[Stored data entries]

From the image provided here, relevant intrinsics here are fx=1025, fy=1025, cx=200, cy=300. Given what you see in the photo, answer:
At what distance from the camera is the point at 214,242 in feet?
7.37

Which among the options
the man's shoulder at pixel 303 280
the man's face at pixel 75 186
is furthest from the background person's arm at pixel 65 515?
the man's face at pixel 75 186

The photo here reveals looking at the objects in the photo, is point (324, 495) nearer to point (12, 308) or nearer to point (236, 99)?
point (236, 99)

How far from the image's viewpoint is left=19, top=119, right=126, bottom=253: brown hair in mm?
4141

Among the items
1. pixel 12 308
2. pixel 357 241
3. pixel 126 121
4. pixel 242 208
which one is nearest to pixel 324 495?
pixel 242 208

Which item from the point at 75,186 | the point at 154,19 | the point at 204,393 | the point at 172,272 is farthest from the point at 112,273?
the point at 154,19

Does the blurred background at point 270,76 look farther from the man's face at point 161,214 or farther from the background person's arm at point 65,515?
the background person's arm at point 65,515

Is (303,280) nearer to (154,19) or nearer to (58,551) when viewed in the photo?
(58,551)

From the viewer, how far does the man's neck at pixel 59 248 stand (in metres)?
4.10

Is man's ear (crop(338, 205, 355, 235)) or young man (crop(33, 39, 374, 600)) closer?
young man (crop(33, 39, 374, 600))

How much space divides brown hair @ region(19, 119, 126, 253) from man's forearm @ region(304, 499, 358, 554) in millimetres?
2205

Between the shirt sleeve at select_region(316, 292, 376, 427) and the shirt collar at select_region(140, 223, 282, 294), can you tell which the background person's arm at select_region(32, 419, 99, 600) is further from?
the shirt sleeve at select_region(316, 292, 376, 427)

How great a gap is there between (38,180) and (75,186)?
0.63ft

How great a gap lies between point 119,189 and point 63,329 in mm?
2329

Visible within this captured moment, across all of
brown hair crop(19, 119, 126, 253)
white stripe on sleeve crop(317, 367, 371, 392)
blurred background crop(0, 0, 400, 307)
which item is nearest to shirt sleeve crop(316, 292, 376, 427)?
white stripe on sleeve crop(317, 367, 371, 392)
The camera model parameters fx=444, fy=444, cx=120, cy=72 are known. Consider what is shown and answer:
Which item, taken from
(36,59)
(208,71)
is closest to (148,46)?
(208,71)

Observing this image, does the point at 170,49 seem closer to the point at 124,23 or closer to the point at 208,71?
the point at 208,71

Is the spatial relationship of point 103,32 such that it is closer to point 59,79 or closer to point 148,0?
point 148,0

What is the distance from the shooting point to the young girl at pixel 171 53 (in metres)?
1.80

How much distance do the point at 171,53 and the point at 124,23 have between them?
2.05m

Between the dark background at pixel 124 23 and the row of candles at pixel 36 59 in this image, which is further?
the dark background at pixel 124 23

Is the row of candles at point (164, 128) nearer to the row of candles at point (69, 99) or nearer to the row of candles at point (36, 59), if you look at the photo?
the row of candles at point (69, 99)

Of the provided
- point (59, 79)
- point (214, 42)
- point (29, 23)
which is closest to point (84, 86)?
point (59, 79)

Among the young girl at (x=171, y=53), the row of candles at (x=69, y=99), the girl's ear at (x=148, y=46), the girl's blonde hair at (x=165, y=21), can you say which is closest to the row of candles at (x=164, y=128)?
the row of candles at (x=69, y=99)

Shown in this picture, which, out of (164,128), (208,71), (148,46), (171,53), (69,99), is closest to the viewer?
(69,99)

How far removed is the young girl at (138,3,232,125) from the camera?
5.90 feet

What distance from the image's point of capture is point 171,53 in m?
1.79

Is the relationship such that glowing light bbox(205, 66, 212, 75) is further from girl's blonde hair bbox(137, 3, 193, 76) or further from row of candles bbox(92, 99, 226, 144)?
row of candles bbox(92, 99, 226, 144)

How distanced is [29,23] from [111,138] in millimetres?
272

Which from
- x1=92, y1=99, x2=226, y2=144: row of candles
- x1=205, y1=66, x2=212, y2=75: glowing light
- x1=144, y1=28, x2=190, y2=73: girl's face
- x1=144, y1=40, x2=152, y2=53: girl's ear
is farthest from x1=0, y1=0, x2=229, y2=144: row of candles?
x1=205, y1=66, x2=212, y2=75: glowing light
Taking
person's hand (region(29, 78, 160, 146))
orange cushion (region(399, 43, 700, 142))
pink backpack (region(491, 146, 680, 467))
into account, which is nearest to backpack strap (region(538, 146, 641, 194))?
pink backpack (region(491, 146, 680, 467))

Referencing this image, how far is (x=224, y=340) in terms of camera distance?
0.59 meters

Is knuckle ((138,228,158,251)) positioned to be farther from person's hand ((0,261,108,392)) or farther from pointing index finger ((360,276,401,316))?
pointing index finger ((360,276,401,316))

*Work required*. Reproduce every row above word for word, with no changes.

*Output*.
From the image provided here, relevant intrinsics here are fx=1025, fy=1025, cx=200, cy=300. Given what you see in the photo, answer:
At what distance from the camera is the point at 214,242 in feet?
7.37

Which among the options
the man's shoulder at pixel 303 280
the man's face at pixel 75 186
is furthest from the background person's arm at pixel 65 515?
the man's face at pixel 75 186

The photo here reveals looking at the objects in the photo, is point (324, 495) nearer to point (12, 308) or nearer to point (236, 99)?
point (236, 99)

How far from the image's viewpoint is left=19, top=119, right=126, bottom=253: brown hair in mm?
4141

Among the items
1. pixel 12 308
2. pixel 357 241
3. pixel 126 121
4. pixel 242 208
which one is nearest to pixel 324 495?
pixel 242 208

Which item from the point at 75,186 | the point at 154,19 | the point at 204,393 | the point at 172,272 is farthest from the point at 112,273?
the point at 154,19

Does the blurred background at point 270,76 look farther from the man's face at point 161,214 or farther from the background person's arm at point 65,515?
the background person's arm at point 65,515

Is (303,280) nearer to (154,19) or nearer to (58,551) when viewed in the photo?
(58,551)

From the viewer, how far does the man's neck at pixel 59 248 stand (in metres)?
4.10

Is man's ear (crop(338, 205, 355, 235)) or young man (crop(33, 39, 374, 600)) closer?
young man (crop(33, 39, 374, 600))

How much space divides brown hair @ region(19, 119, 126, 253) from man's forearm @ region(304, 499, 358, 554) in millimetres?
2205

Between the shirt sleeve at select_region(316, 292, 376, 427) and the shirt collar at select_region(140, 223, 282, 294), can you tell which the background person's arm at select_region(32, 419, 99, 600) is further from?
the shirt sleeve at select_region(316, 292, 376, 427)

How great a gap is there between (38,180) and (75,186)?
0.63ft

How great a gap lies between point 119,189 and point 63,329 in mm?
2329

Visible within this captured moment, across all of
brown hair crop(19, 119, 126, 253)
white stripe on sleeve crop(317, 367, 371, 392)
blurred background crop(0, 0, 400, 307)
which item is nearest to shirt sleeve crop(316, 292, 376, 427)?
white stripe on sleeve crop(317, 367, 371, 392)
The camera model parameters fx=444, fy=444, cx=120, cy=72 are known. Consider what is shown and answer:
Which item, taken from
(36,59)
(208,71)
is closest to (148,46)?
(208,71)

Observing this image, does the point at 170,49 seem closer to the point at 124,23 or closer to the point at 208,71?
the point at 208,71

Is the spatial relationship of point 103,32 such that it is closer to point 59,79 or closer to point 148,0?
point 148,0

What is the distance from the shooting point to the young girl at pixel 171 53 (in metres)?
1.80

How much distance do the point at 171,53 and the point at 124,23 have between them?
2.05m

Between the dark background at pixel 124 23 and the row of candles at pixel 36 59 in this image, which is further?
the dark background at pixel 124 23

Is the row of candles at point (164, 128) nearer to the row of candles at point (69, 99) or nearer to the row of candles at point (36, 59), if you look at the photo?
the row of candles at point (69, 99)

Of the provided
- point (59, 79)
- point (214, 42)
- point (29, 23)
which is closest to point (84, 86)?
point (59, 79)

Among the young girl at (x=171, y=53), the row of candles at (x=69, y=99), the girl's ear at (x=148, y=46), the girl's blonde hair at (x=165, y=21), can you say which is closest to the row of candles at (x=164, y=128)?
the row of candles at (x=69, y=99)

Shown in this picture, which, out of (164,128), (208,71), (148,46), (171,53), (69,99), is closest to the viewer?
(69,99)

How far removed is the young girl at (138,3,232,125) from the camera?
5.90 feet

What distance from the image's point of capture is point 171,53 in m?
1.79

Is the relationship such that glowing light bbox(205, 66, 212, 75) is further from girl's blonde hair bbox(137, 3, 193, 76) or further from row of candles bbox(92, 99, 226, 144)?
row of candles bbox(92, 99, 226, 144)

How distanced is [29,23] from [111,138] in millimetres?
272

Which from
- x1=92, y1=99, x2=226, y2=144: row of candles
- x1=205, y1=66, x2=212, y2=75: glowing light
- x1=144, y1=28, x2=190, y2=73: girl's face
- x1=144, y1=40, x2=152, y2=53: girl's ear
is farthest from x1=0, y1=0, x2=229, y2=144: row of candles?
x1=205, y1=66, x2=212, y2=75: glowing light
Taking
person's hand (region(29, 78, 160, 146))
orange cushion (region(399, 43, 700, 142))
pink backpack (region(491, 146, 680, 467))
into account, which is nearest to backpack strap (region(538, 146, 641, 194))?
pink backpack (region(491, 146, 680, 467))

Referencing this image, how far is (x=224, y=340) in terms of camera distance?
0.59 meters

Is knuckle ((138,228,158,251)) positioned to be farther from person's hand ((0,261,108,392)) or farther from pointing index finger ((360,276,401,316))?
pointing index finger ((360,276,401,316))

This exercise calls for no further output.